[Spatial reasoning question material]
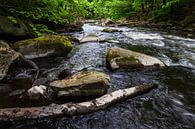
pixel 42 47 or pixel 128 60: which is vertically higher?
pixel 42 47

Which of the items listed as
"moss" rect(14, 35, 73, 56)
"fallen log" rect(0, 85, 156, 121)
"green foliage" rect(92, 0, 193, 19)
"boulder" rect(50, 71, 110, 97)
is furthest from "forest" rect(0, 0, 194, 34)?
"fallen log" rect(0, 85, 156, 121)

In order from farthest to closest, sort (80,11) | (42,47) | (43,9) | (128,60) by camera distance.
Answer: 1. (80,11)
2. (42,47)
3. (43,9)
4. (128,60)

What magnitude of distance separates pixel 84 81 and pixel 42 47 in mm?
3476

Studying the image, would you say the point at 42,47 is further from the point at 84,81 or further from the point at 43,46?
the point at 84,81

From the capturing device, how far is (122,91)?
516 cm

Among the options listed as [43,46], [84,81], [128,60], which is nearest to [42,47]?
[43,46]

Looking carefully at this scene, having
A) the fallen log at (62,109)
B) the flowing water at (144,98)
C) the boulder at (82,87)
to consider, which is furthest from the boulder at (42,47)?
the fallen log at (62,109)

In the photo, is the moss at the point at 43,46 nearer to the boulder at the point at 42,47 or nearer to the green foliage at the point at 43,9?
the boulder at the point at 42,47

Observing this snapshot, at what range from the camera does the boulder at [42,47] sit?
8047mm

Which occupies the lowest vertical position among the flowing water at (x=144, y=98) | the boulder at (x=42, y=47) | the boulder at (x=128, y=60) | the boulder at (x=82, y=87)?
the flowing water at (x=144, y=98)

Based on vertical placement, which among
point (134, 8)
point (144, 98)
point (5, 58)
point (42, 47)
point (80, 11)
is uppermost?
point (80, 11)

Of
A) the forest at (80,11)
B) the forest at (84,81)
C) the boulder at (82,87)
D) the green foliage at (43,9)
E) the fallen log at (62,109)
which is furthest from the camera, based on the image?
the forest at (80,11)

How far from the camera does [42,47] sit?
823 cm

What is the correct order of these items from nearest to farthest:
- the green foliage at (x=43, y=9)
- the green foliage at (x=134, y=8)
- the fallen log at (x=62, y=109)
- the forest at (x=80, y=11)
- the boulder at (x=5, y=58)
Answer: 1. the fallen log at (x=62, y=109)
2. the boulder at (x=5, y=58)
3. the green foliage at (x=43, y=9)
4. the forest at (x=80, y=11)
5. the green foliage at (x=134, y=8)
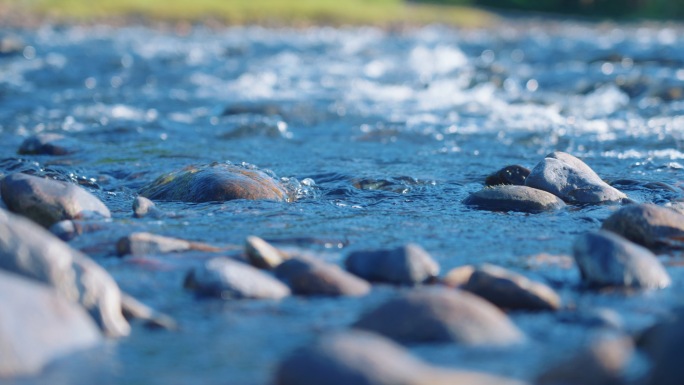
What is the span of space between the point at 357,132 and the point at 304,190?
10.5 feet

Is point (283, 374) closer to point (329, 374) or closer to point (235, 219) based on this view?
point (329, 374)

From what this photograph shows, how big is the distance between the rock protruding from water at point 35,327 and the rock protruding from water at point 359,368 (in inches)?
29.8

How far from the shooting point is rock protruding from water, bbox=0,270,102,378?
9.16ft

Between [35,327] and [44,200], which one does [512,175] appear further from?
[35,327]

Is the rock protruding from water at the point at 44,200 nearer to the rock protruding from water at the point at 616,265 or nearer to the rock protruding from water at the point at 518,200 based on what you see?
the rock protruding from water at the point at 518,200

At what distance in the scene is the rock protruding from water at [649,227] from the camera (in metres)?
4.48

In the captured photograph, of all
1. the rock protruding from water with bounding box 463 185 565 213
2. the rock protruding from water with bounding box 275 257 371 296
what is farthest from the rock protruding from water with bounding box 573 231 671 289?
the rock protruding from water with bounding box 463 185 565 213

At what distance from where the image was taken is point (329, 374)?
8.32ft

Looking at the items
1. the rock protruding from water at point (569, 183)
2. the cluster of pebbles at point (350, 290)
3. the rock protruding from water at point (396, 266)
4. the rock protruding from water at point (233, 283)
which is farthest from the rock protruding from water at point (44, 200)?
the rock protruding from water at point (569, 183)

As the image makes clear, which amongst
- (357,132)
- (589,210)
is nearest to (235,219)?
(589,210)

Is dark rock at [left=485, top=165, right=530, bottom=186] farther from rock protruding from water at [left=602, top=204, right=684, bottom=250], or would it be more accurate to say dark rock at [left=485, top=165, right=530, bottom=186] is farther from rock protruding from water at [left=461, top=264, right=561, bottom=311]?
rock protruding from water at [left=461, top=264, right=561, bottom=311]

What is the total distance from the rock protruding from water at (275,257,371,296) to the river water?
0.08m

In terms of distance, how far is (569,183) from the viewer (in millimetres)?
5719

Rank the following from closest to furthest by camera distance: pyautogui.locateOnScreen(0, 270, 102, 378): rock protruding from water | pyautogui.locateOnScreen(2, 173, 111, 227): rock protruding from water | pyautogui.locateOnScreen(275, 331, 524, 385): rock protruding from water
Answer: pyautogui.locateOnScreen(275, 331, 524, 385): rock protruding from water → pyautogui.locateOnScreen(0, 270, 102, 378): rock protruding from water → pyautogui.locateOnScreen(2, 173, 111, 227): rock protruding from water
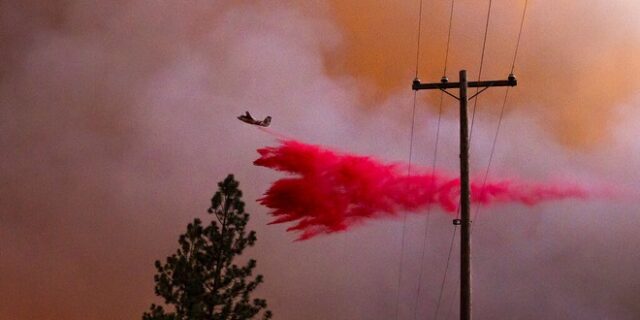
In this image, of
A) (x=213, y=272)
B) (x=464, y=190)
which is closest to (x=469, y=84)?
(x=464, y=190)

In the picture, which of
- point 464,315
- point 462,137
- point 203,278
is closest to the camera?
point 464,315

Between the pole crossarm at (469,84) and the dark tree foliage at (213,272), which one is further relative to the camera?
the dark tree foliage at (213,272)

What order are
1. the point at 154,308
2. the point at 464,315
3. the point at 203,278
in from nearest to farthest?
the point at 464,315 < the point at 154,308 < the point at 203,278

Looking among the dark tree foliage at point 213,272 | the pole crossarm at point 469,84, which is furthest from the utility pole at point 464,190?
the dark tree foliage at point 213,272

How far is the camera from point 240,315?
105 ft

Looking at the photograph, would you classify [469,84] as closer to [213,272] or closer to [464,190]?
[464,190]

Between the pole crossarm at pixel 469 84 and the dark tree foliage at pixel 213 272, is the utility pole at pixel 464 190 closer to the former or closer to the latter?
the pole crossarm at pixel 469 84

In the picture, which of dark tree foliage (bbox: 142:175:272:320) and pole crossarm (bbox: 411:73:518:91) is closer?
pole crossarm (bbox: 411:73:518:91)

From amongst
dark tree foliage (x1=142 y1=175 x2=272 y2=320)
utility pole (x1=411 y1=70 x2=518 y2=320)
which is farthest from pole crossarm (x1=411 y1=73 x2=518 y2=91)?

Brief
Reproduce all of the material above word for word, omitting the pictures.

Response to this task
pixel 42 47 or pixel 128 60: which is vertically higher?
pixel 42 47

Which of the items listed as
"moss" rect(14, 35, 73, 56)
"fallen log" rect(0, 85, 156, 121)
"green foliage" rect(92, 0, 193, 19)
"boulder" rect(50, 71, 110, 97)
is furthest from "forest" rect(0, 0, 194, 34)?
"fallen log" rect(0, 85, 156, 121)

In order from farthest to closest, sort (80,11) | (42,47) | (43,9) | (128,60) by camera distance.
Answer: 1. (80,11)
2. (42,47)
3. (43,9)
4. (128,60)

What magnitude of distance separates pixel 84 81 and pixel 42 47 in mm?
3476

Studying the image, would you say the point at 42,47 is further from the point at 84,81 or further from the point at 43,46?
the point at 84,81

From the capturing device, how far is (122,91)?
516 cm

Among the options listed as [43,46], [84,81], [128,60], which is nearest to [42,47]?
[43,46]

Looking carefully at this scene, having
A) the fallen log at (62,109)
B) the flowing water at (144,98)
C) the boulder at (82,87)
to consider, which is furthest from the boulder at (42,47)?
the fallen log at (62,109)

In the photo, is the moss at the point at 43,46 nearer to the boulder at the point at 42,47 or nearer to the green foliage at the point at 43,9?
the boulder at the point at 42,47

Observing this snapshot, at what range from the camera does the boulder at [42,47] sit?
8047mm

Which occupies the lowest vertical position among the flowing water at (x=144, y=98) | the boulder at (x=42, y=47) | the boulder at (x=128, y=60) | the boulder at (x=82, y=87)?
the flowing water at (x=144, y=98)

Based on vertical placement, which among
point (134, 8)
point (144, 98)
point (5, 58)
point (42, 47)
point (80, 11)
is uppermost?
point (80, 11)

Of
A) the forest at (80,11)
B) the forest at (84,81)
C) the boulder at (82,87)
D) the green foliage at (43,9)
E) the fallen log at (62,109)
which is furthest from the camera, based on the image?
the forest at (80,11)

How far from the camera does [42,47] sit?
823 cm

What is the correct order of these items from nearest to farthest:
- the green foliage at (x=43, y=9)
- the green foliage at (x=134, y=8)
- the fallen log at (x=62, y=109)
- the forest at (x=80, y=11)
- the boulder at (x=5, y=58)
Answer: 1. the fallen log at (x=62, y=109)
2. the boulder at (x=5, y=58)
3. the green foliage at (x=43, y=9)
4. the forest at (x=80, y=11)
5. the green foliage at (x=134, y=8)
What is the span of space between the point at 357,132 and the point at 304,190?
10.5 feet

Is point (283, 374) closer to point (329, 374) or closer to point (235, 219) based on this view?
point (329, 374)

From what this photograph shows, how big is the distance between the rock protruding from water at point 35,327 and the rock protruding from water at point 359,368 (in inches)?
29.8

How far from the shooting point is rock protruding from water, bbox=0,270,102,378?
9.16ft

Between [35,327] and [44,200], which one does [512,175] appear further from?
[35,327]

Is the rock protruding from water at the point at 44,200 nearer to the rock protruding from water at the point at 616,265 or nearer to the rock protruding from water at the point at 518,200 based on what you see?
the rock protruding from water at the point at 518,200

At what distance in the scene is the rock protruding from water at [649,227] from the camera (in metres)?
4.48

In the captured photograph, of all
1. the rock protruding from water with bounding box 463 185 565 213
2. the rock protruding from water with bounding box 275 257 371 296
what is farthest from the rock protruding from water with bounding box 573 231 671 289?
the rock protruding from water with bounding box 463 185 565 213

At what distance from where the image was taken is point (329, 374)?
8.32ft

Looking at the items
1. the rock protruding from water at point (569, 183)
2. the cluster of pebbles at point (350, 290)
3. the rock protruding from water at point (396, 266)
4. the rock protruding from water at point (233, 283)
which is farthest from the rock protruding from water at point (44, 200)?
the rock protruding from water at point (569, 183)

As the image makes clear, which amongst
- (357,132)
- (589,210)
is nearest to (235,219)?
(589,210)

Is dark rock at [left=485, top=165, right=530, bottom=186] farther from rock protruding from water at [left=602, top=204, right=684, bottom=250], or would it be more accurate to say dark rock at [left=485, top=165, right=530, bottom=186] is farther from rock protruding from water at [left=461, top=264, right=561, bottom=311]?
rock protruding from water at [left=461, top=264, right=561, bottom=311]

What is the total distance from the rock protruding from water at (275,257,371,296) to the river water?
0.08m

In terms of distance, how far is (569,183) from the viewer (in millimetres)?
5719

Rank the following from closest to furthest by camera distance: pyautogui.locateOnScreen(0, 270, 102, 378): rock protruding from water | pyautogui.locateOnScreen(2, 173, 111, 227): rock protruding from water | pyautogui.locateOnScreen(275, 331, 524, 385): rock protruding from water
Answer: pyautogui.locateOnScreen(275, 331, 524, 385): rock protruding from water → pyautogui.locateOnScreen(0, 270, 102, 378): rock protruding from water → pyautogui.locateOnScreen(2, 173, 111, 227): rock protruding from water
In this image, of
A) (x=213, y=272)
B) (x=464, y=190)
which is closest to (x=469, y=84)?
(x=464, y=190)

In the picture, which of
- point 464,315
- point 462,137
- point 203,278
is closest to the camera?
point 464,315

Between the pole crossarm at (469,84) and the dark tree foliage at (213,272), which one is further relative to the camera?
the dark tree foliage at (213,272)

What order are
1. the point at 154,308
2. the point at 464,315
3. the point at 203,278
in from nearest to farthest?
the point at 464,315 < the point at 154,308 < the point at 203,278

Looking among the dark tree foliage at point 213,272 | the pole crossarm at point 469,84, which is furthest from the utility pole at point 464,190?
the dark tree foliage at point 213,272

How far is the camera from point 240,315?
105 ft

Looking at the photograph, would you classify [469,84] as closer to [213,272] or closer to [464,190]?
[464,190]

Between the pole crossarm at pixel 469 84 and the dark tree foliage at pixel 213 272, is the utility pole at pixel 464 190 closer to the former or closer to the latter?
the pole crossarm at pixel 469 84

In the picture, which of dark tree foliage (bbox: 142:175:272:320) and pole crossarm (bbox: 411:73:518:91) is closer?
pole crossarm (bbox: 411:73:518:91)

From amongst
dark tree foliage (x1=142 y1=175 x2=272 y2=320)
utility pole (x1=411 y1=70 x2=518 y2=320)
which is farthest from pole crossarm (x1=411 y1=73 x2=518 y2=91)?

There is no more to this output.